Beasts of Burden: Animal Rites

What I try to do with reviews at this Bookshelf blog is keep it simple and spoiler-free, and let you know whether I'd recommend you pick up a copy of what I just read. Seems to work okay. This time, a brief review of Beasts of Burden: Animal Rites (Dark Horse, 2010)



I've been enjoying Evan Dorkin's wild comedies for so long that I raised an eyebrow about his latest project, a supernatural horror story. It didn't help that it follows a gang of neighborhood dogs - sorry, but dogs are my least favorite animals - and that it was illustrated by Jill Thompson, whose previous pen-and-ink work I've never embraced. Turns out I was quite spectacularly wrong on every front.

As for the artwork, it turns out that whatever I thought of Thompson's linework, as a painter, she is quite superb. Not only is her comic storytelling very clear and well-designed, but she captures the emotions of her characters very well. These pages really look terrific, and leave me curious to see more from her in this style.

Her style is the perfect complement to a fascinating, really intelligent take on horror which could have been very silly - the premise is ridiculous - but, played straight, ends up being very dramatic and occasionally chilling. A group of neighborhood pets is charged with joining a wide-ranging animal defense of our world from supernatural threats. That Dorkin is able to rein in what could have been goofy and turn it into something frightening really impresses me.

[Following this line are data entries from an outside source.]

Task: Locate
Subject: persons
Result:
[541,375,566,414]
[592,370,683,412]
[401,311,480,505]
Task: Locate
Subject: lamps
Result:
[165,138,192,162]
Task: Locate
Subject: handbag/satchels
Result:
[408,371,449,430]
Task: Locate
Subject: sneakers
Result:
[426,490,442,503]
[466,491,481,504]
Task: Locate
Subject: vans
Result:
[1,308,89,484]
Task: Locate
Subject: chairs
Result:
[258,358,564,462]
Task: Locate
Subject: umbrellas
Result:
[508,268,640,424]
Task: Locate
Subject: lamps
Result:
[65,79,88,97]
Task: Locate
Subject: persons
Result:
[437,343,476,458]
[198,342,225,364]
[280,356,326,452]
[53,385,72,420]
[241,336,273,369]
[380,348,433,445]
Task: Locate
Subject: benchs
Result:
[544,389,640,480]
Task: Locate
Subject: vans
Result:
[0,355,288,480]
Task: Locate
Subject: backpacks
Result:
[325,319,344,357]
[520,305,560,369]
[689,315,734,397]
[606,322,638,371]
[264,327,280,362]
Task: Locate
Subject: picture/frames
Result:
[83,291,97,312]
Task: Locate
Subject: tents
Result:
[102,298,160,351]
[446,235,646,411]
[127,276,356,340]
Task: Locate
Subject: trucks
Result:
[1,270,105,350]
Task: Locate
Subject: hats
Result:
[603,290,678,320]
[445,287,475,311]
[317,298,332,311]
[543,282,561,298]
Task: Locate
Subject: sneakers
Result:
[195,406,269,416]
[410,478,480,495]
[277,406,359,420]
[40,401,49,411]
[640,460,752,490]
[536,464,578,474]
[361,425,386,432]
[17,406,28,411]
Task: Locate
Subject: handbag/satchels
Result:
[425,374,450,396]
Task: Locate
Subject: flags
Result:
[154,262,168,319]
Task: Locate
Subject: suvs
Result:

The stories collected in this book originally appeared as one-offs in various anthologies released by Dark Horse Comics before it got its own four-issue miniseries. Each chapter is its own stand-alone short story with various subplot threads developing the background and increasing the tension as the book continues. Probably the most amazing is a chapter in which a new mother dog comes to our heroes for help finding her missing puppies. If the last page of that story doesn't chill you to your soul, you're lacking one.

Dark Horse has done a wonderful job packaging this collection in a reasonably-priced hardcover. It's fleshed out with sketchbook material from Thompson and notes from Dorkin and just oozes quality. I highly recommend this for all readers, and expect to reconsider it in December as a potential book of the year nominee. I was very, very satisfied and am sure you will be, too.